**WRITTEN TASK**. Copy the records starting with the line containing "How distantly are" and going on through the line containing "98.9 meters", swapping "photographer's position" for "camera's position" and leaving everything else unchanged.

•••••

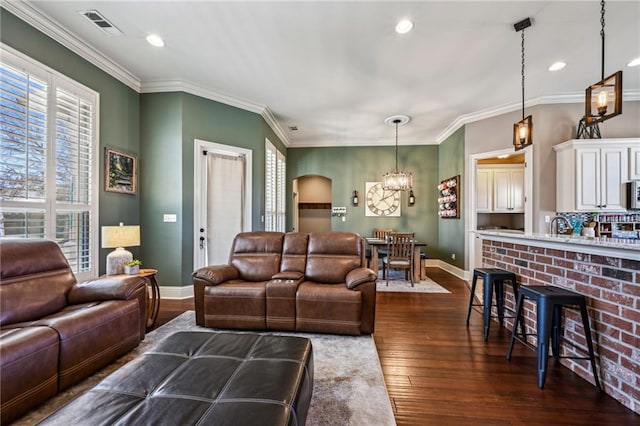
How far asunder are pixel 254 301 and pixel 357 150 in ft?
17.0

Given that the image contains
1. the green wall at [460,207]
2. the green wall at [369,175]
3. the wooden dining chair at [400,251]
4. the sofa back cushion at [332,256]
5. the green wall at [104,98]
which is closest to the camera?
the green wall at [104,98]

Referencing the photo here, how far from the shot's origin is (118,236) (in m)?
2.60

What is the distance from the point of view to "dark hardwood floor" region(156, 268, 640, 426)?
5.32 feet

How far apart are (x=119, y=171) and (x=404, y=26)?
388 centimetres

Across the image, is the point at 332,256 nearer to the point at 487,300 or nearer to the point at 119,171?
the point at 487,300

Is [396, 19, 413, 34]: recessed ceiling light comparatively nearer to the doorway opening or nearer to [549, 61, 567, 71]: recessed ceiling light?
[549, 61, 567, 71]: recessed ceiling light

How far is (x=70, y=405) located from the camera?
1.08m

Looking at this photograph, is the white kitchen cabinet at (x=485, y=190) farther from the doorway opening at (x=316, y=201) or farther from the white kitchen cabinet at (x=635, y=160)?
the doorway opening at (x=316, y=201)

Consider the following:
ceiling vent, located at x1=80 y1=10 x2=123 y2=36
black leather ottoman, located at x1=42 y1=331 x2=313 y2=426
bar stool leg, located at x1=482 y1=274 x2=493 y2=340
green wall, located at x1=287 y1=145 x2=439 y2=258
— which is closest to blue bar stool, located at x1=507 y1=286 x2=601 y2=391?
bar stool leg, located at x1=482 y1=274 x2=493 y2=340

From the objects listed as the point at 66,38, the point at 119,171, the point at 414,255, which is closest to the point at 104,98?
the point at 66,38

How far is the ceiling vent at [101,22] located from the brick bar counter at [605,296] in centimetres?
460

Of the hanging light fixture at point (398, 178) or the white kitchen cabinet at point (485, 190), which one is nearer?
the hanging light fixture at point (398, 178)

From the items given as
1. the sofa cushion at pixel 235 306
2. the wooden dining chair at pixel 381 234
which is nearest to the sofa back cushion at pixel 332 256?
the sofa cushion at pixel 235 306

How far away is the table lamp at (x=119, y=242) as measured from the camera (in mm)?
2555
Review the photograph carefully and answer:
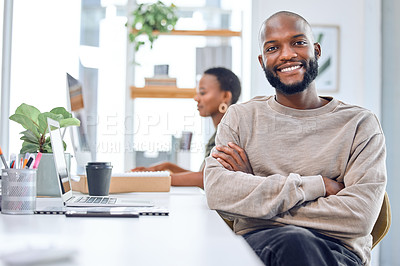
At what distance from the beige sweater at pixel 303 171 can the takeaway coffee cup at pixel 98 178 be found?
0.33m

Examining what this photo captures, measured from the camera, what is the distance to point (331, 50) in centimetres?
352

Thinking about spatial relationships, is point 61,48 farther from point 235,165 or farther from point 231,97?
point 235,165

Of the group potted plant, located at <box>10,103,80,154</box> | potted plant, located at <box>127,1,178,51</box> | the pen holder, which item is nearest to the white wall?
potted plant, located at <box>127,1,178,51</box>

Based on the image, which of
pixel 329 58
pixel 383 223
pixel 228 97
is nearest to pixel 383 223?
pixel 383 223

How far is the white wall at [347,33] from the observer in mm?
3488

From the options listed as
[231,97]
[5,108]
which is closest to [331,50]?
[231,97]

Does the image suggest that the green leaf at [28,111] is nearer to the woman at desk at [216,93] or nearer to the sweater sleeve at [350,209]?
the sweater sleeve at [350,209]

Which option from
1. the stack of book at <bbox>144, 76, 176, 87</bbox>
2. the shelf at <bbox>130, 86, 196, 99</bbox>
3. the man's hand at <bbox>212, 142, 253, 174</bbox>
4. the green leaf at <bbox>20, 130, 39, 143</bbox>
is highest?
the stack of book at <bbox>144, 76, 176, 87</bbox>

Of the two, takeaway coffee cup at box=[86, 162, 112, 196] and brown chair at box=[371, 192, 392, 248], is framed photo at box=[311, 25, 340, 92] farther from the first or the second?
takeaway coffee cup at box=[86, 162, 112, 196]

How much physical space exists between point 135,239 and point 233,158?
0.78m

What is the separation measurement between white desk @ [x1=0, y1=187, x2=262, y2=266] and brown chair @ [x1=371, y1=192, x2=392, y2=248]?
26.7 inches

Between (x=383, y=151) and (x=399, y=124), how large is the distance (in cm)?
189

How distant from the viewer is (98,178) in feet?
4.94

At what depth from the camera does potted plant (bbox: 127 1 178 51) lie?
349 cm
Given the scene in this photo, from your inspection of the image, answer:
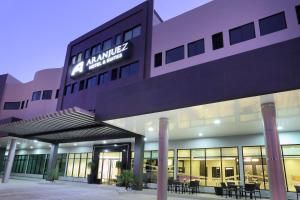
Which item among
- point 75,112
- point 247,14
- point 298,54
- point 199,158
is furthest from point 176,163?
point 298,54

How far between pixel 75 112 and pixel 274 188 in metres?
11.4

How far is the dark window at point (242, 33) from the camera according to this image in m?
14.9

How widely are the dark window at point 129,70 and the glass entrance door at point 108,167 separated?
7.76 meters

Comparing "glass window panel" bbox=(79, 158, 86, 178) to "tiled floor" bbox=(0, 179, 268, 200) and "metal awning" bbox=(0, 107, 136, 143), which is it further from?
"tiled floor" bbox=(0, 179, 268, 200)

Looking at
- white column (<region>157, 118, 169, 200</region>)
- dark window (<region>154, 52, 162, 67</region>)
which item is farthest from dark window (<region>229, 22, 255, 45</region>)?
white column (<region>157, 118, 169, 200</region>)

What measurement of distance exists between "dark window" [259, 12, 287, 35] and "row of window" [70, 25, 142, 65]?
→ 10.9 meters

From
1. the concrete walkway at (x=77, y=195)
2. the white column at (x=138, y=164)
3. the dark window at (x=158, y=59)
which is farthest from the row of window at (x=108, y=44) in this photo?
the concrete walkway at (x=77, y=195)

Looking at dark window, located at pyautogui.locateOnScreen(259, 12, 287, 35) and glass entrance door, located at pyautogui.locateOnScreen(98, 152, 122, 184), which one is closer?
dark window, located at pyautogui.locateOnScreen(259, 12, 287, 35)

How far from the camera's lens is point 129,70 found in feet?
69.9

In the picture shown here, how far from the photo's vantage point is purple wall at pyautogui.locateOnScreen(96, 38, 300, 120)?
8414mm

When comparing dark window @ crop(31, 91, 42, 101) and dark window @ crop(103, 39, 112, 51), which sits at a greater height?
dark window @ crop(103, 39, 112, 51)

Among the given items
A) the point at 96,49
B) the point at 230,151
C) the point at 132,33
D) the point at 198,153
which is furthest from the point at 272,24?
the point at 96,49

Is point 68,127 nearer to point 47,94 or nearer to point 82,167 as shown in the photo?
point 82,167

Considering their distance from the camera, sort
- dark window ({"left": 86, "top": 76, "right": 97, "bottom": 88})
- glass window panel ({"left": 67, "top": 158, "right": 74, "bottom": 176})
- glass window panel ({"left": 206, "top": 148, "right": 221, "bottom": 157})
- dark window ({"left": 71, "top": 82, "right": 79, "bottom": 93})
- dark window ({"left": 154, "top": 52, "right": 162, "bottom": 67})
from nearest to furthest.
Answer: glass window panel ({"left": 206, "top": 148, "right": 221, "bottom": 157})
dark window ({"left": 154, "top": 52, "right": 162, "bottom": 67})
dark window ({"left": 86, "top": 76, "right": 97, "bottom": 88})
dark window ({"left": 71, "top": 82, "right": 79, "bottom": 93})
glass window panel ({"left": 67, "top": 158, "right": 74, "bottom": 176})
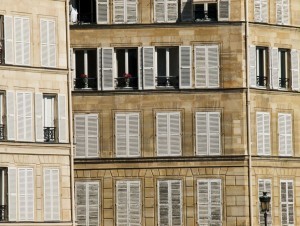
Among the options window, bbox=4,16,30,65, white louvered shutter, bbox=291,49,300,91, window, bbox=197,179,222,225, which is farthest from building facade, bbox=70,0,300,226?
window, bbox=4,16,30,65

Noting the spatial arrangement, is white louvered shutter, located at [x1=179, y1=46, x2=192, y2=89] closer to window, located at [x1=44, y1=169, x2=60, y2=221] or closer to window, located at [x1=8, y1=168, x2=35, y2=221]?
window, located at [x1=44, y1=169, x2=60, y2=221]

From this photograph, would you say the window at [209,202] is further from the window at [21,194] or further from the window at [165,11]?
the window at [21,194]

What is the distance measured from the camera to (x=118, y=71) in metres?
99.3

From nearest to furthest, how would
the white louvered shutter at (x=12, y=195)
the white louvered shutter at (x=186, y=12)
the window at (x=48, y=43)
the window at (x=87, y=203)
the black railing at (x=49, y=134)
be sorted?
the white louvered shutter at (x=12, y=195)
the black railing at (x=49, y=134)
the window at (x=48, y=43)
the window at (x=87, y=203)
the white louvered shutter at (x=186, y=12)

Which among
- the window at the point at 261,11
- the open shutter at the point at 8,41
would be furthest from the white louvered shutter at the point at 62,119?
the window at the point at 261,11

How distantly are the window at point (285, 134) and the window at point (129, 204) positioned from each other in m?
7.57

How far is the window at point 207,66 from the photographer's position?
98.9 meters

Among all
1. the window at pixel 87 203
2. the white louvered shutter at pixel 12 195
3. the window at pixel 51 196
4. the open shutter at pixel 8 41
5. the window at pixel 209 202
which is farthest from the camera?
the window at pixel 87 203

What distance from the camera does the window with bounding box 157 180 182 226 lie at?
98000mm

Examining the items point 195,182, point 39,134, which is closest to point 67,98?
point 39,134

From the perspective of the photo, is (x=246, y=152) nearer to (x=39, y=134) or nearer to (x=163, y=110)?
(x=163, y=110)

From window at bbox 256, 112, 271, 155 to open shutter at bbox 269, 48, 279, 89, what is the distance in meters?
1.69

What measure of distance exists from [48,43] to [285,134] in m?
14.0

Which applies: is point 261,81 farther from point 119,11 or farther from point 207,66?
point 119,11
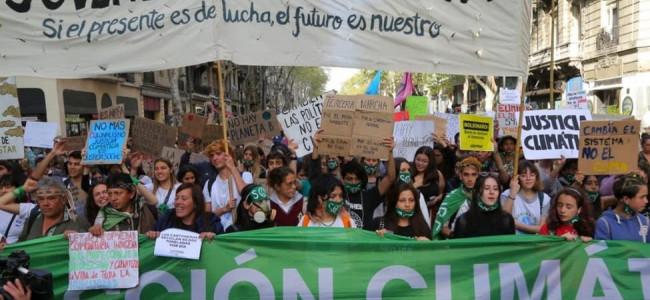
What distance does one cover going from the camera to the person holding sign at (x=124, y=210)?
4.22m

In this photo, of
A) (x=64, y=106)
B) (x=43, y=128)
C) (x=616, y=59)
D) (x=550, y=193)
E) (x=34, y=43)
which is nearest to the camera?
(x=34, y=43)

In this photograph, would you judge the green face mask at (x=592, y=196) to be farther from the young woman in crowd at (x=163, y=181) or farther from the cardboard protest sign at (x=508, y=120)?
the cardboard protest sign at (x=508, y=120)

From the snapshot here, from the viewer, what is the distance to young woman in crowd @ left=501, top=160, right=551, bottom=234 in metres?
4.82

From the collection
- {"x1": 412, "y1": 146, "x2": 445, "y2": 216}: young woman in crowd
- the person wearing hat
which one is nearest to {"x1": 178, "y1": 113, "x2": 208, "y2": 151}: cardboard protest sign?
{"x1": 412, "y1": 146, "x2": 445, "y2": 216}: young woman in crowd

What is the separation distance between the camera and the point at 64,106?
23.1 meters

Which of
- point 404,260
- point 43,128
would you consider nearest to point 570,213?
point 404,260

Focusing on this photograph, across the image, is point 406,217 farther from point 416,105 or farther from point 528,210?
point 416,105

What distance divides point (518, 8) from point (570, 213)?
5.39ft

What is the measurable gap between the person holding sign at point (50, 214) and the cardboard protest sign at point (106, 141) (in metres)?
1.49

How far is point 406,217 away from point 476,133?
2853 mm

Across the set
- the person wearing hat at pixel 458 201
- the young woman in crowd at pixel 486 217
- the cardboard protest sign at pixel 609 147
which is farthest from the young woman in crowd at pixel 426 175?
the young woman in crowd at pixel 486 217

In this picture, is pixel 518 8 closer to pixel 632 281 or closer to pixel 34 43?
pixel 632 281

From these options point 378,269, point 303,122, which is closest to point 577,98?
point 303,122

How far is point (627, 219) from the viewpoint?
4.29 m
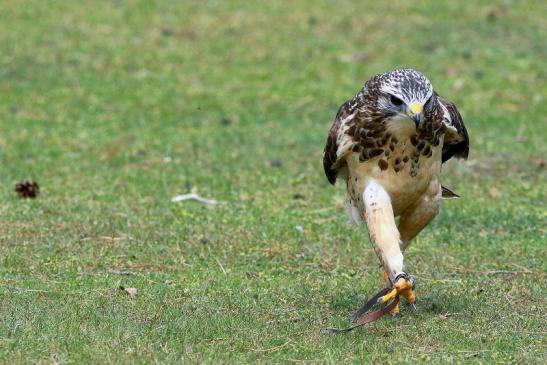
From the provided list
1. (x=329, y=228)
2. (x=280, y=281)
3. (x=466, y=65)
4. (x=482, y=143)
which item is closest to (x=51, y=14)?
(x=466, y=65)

•••••

**EXERCISE OUTPUT**.
How distantly are the window at point (285, 134) and the window at point (129, 204) positioned from each other in m?
7.57

How far is the window at point 207,66 from the camera's position?
98.9 meters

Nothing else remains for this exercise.